EXERCISE BRIEF. How many lines in the records below include "count"? Answer with the number only.

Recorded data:

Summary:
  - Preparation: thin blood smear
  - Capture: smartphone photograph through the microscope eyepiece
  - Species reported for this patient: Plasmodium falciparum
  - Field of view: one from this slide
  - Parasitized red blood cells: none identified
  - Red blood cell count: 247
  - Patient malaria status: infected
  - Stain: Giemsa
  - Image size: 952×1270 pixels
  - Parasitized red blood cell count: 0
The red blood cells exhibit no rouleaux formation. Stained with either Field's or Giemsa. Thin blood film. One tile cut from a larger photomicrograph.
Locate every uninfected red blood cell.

OUTPUT. 2